La nuova legge, approvata a tarda notte dalla Knesset con 30 voti a favore e 15 contrari, è stato l’ultimo di una serie di provvedimenti mirati a contenere l’immigrazione illegale nei Territori Occupati palestinesi, soprattutto da parte degli africani che, secondo il governo di Tel Aviv, costituirebbero una minaccia al “carattere ebraico” dello Stato. Il provvedimento legittima il governo israeliano a detenere i clandestini in complessi denominati “impianti aperti” e i detenuti di queste strutture non avranno diritto al lavoro. Già nel 2012, il governo israeliano aveva iniziato la costruzione di un recinto lungo il confine con l’Egitto, per controllare l’ingresso di clandestini. Inoltre, a novembre di quest’anno sono state approvate delle misure volte a scoraggiare i datori di lavoro ad assumere manodopera di origine africana e sono stati messi a disposizione degli incentivi economici per coloro che si mostrano disposti a tornare volontariamente nel loro Paese d’origine.

Proprio in queste ore è stato inaugurato un centro di detenzione per immigrati clandestini gestito dal Servizio Carceri israeliane, che sarà aperto durante il giorno e chiuso di notte; inizialmente ospiterà circa 3 mila persone, ma si stima che il numero dei detenuti possa salire vertiginosamente fino a raggiungere le 11 mila unità, secondo quanto riferito dal giornale Haaretz. Il partito Likud del Premier Netanyahu si dice estremamente soddisfatto della linea dura messa in atto dal governo contro l’immigrazione clandestina; per nulla soddisfatti, invece, alcuni esponenti del partito di sinistra Meretz, tra cui Tamar Zandberg, che considerano eccessivamente severa la legge appena approvata e intendono opporvisi dinanzi alla Corte Suprema.

Si sono mobilitate contro questa legge anche molte organizzazioni per i diritti umani, che ritengono che gli immigrati giunti in Israele abbiano il diritto di risiedervi dal momento che se tornassero in Sudan o in Eritrea (i Paesi da cui provengono), la loro vita sarebbe in pericolo. Va sottolineato che più di 50 mila immigrati africani lavorano attualmente in Israele, mal retribuiti e in condizioni precarie. Secondo l’ultimo rapporto OCSE, Israele ha il più basso tenore di vita tra i 35 membri dell’Organizzazione per la Cooperazione e lo Sviluppo Economico.

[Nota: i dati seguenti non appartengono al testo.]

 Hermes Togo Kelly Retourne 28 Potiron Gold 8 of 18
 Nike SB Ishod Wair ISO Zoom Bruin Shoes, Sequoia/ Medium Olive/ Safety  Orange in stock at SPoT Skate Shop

Nella sua indagine economica per il 2013, l’organizzazione afferma che: “I redditi di una famiglia israeliana su 5 scendono al di sotto della soglia di povertà”. Negli ultimi mesi l’eccessiva percentuale di israeliani che ha lasciato il Paese per trasferirsi in Germania e negli Stati Uniti conferma la realtà messa in luce dalla relazione dell’OCSE.

Secondo quanto riporta Press Tv, sempre più frequentemente gli israeliani scendono in piazza contro il loro governo che impone tasse sempre più esose e ha tagliato le prestazioni sociali. Israele mostra il suo vero volto razzista e tutt’altro che democratico non solo contro i Palestinesi o contro gli immigrati clandestini, ma addirittura contro i suoi stessi cittadini.